The glaring example of Sraffa and Hollander attempting to move Ricardo
into NeoMarxian and Neoclassical paradigms is to hand. Ricardo belongs in
neither. What the two Cambridges did to the economics of Keynes is
another case in point.
The question is interesting in its broader form because it is a critical
question for the History of Economic Thought. The History of Economic
Thought ought to be the discipline that keeps paradigms in order, and
remains faithful to authors' intentions. In my reading, this ideal has
not been honoured in much that passes for the History of Economic Thought.
In the ususal case, in practice, what we are presented with is a partisan
attempt to subsume every piece of information than can be subsumed into a
favoured paradigm, and to dismiss or ignore any information that cannot.
This can be done in a number of ways. Authors can be selectively cited.
They can be reinterpreted (What they really meant, or what they would say
in another context, etc.). An idea that has relatively clear meaning and
connotations in current literature can be searched back and found in
earlier literature, as though the meaning and connotations were the same
two hundred years ago. Finding the notion of externalities in Marshall
and Rae, as I recently did, is a case in point.

• _Directives_
a) In the passage on the History of Economic Thought, update the section that begins at the words "The glaring example" and ends after "information that cannot.", putting "field" in place of "discipline".
b) According to the passage on the History of Economic Thought, what ought that discipline to be?
c) What ways does the passage on the History of Economic Thought list for subsuming information into a favored paradigm?

(Collected data entries)
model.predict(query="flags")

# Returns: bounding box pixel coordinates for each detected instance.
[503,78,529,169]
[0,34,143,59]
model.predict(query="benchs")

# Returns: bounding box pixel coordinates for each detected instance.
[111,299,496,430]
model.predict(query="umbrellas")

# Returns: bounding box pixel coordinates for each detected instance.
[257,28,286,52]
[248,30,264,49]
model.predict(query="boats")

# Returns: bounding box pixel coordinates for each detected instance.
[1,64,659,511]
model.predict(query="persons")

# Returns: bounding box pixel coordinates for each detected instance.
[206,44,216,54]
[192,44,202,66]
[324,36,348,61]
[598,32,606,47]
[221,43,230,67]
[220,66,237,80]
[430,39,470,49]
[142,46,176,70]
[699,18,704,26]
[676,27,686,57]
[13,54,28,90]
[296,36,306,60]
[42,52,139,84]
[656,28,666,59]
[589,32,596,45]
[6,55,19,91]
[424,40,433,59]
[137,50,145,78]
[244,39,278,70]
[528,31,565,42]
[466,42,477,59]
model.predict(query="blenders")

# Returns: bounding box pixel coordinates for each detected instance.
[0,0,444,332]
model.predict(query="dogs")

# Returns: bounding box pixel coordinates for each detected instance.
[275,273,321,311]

---

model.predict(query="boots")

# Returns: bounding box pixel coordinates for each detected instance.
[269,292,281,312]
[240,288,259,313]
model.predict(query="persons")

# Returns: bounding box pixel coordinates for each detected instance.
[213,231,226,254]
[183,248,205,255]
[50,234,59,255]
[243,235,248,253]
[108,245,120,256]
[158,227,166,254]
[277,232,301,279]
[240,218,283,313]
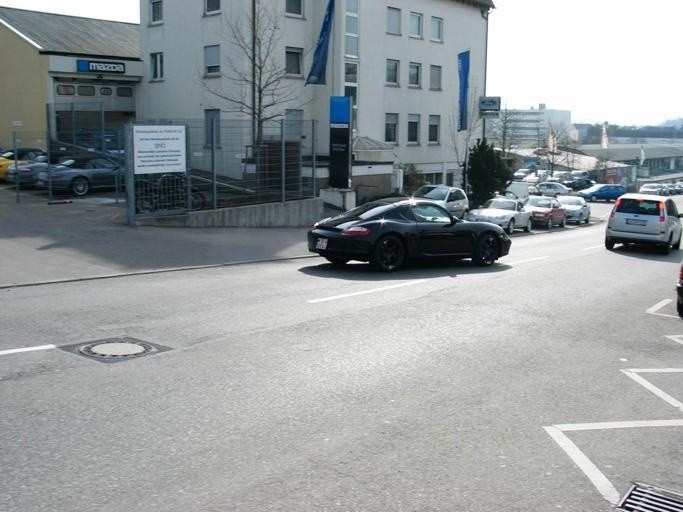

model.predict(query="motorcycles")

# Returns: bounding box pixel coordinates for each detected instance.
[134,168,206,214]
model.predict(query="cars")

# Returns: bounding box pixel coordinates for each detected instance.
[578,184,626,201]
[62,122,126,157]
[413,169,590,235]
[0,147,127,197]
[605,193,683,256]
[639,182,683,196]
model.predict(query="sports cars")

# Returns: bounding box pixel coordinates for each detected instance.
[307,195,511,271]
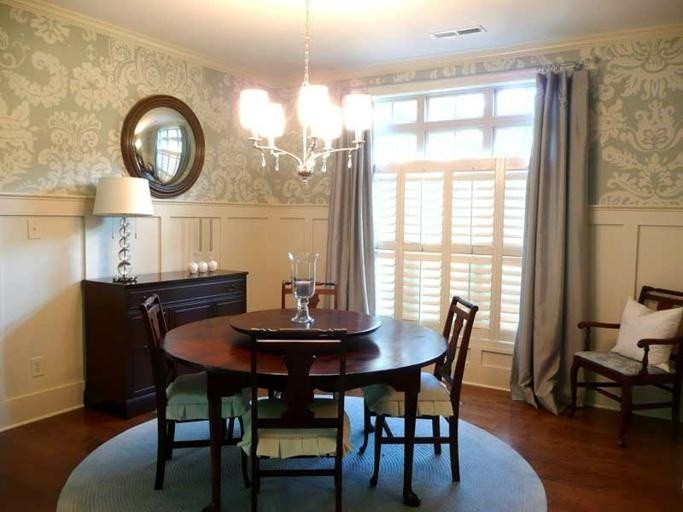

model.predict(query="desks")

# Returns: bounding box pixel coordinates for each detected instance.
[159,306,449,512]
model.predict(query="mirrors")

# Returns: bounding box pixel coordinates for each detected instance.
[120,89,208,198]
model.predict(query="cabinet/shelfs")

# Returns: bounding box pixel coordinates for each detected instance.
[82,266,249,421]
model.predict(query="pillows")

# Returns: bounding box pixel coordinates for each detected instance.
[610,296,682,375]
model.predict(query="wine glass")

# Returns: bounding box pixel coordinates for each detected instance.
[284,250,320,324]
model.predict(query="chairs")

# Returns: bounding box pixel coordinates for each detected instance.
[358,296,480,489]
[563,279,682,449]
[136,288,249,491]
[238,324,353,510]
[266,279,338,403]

• _Final answers_
a)
The glaring example of Sraffa and Hollander attempting to move Ricardo
into NeoMarxian and Neoclassical paradigms is to hand. Ricardo belongs in
neither. What the two Cambridges did to the economics of Keynes is
another case in point.
The question is interesting in its broader form because it is a critical
question for the History of Economic Thought. The History of Economic
Thought ought to be the field that keeps paradigms in order, and
remains faithful to authors' intentions. In my reading, this ideal has
not been honoured in much that passes for the History of Economic Thought.
In the ususal case, in practice, what we are presented with is a partisan
attempt to subsume every piece of information than can be subsumed into a
favoured paradigm, and to dismiss or ignore any information that cannot.

b) It ought to be the discipline that keeps paradigms in order and remains faithful to authors' intentions.

c)
- Authors can be selectively cited.
- Authors can be reinterpreted (what they really meant, or what they would say in another context).
- An idea with a clear meaning in current literature can be searched back and found in earlier literature, as though its meaning and connotations were the same two hundred years ago.